Is there any systematic way of drawing such graph? Thanks for any help.

Answer 1

Take an $8$-cycle $v_1v_2v_3v_4v_5v_6v_7v_8v_1$ and add two more edges $v_1v_5$ and $v_2v_6.$ The resulting graph $G$ is clearly planar. I leave it to you to verify that the complement $\overline G$ is also planar. ($\overline G$ is a cube with $6$ additional edges, namely, a diagonal drawn on each face.)

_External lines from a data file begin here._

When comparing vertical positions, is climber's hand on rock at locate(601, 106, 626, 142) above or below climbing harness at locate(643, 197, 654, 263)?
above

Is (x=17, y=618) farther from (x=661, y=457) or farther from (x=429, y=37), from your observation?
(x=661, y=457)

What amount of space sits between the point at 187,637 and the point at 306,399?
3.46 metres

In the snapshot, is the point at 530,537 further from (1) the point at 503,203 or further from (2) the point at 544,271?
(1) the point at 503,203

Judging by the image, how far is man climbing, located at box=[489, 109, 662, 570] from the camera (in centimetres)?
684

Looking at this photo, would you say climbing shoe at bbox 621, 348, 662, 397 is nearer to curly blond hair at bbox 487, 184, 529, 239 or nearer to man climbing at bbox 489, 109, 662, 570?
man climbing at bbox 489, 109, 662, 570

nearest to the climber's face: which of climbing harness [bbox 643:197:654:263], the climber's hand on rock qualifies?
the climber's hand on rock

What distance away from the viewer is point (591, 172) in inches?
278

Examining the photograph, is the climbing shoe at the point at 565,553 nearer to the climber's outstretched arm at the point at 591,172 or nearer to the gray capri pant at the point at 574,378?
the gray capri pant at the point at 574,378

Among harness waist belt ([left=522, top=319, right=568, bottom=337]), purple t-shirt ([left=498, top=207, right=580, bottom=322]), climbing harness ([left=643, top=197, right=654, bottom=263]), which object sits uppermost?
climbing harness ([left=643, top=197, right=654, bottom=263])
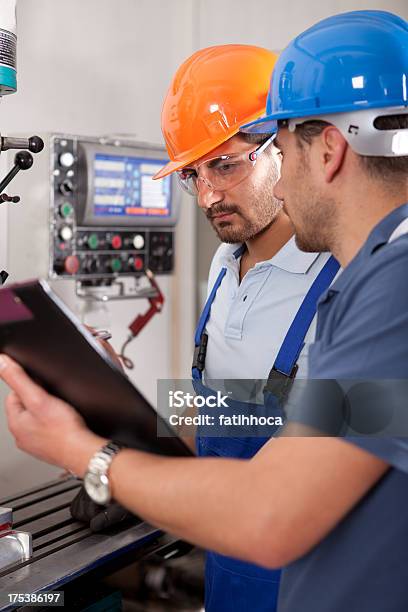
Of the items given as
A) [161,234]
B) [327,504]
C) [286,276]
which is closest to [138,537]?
[286,276]

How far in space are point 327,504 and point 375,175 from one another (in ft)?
1.32

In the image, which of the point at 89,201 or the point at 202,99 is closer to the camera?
the point at 202,99

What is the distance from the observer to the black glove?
68.6 inches

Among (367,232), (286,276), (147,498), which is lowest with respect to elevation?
(147,498)

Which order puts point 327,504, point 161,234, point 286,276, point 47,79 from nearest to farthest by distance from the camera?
point 327,504, point 286,276, point 47,79, point 161,234

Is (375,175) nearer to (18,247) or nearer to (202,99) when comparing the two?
(202,99)

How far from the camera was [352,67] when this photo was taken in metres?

Methodology? It just seemed like a good idea to start with a maximal planar graph; the more edges in the graph, the fewer edges in the complement, and the easier it will be to draw the complement in the plane. So I took a cube (no particular reason, just because it's a nice planar graph with $8$ vertices) and triangulated each of the faces. The complement turned out to be a cycle plus two diagonals, which was planar and easy to describe.

P.S. To see that $G$ is planar, let $v_1=(0,0),\ v_2=(1,1),\ v_3=(1,2),\ v_4=(1,3),$
$v_5=(1,4),\ v_6 (2,4),\ v_7=(2,2),\ v_8=(2,0),$ and draw the edges $v_1v_2,\ v_2v_3,\ v_3v_4,\ v_4v_5,\ v_5v_6,\ v_6v_7,\ v_7v_8,\ v_8v_1,\ v_1v_5,\ v_2v_6$ as straight line segments.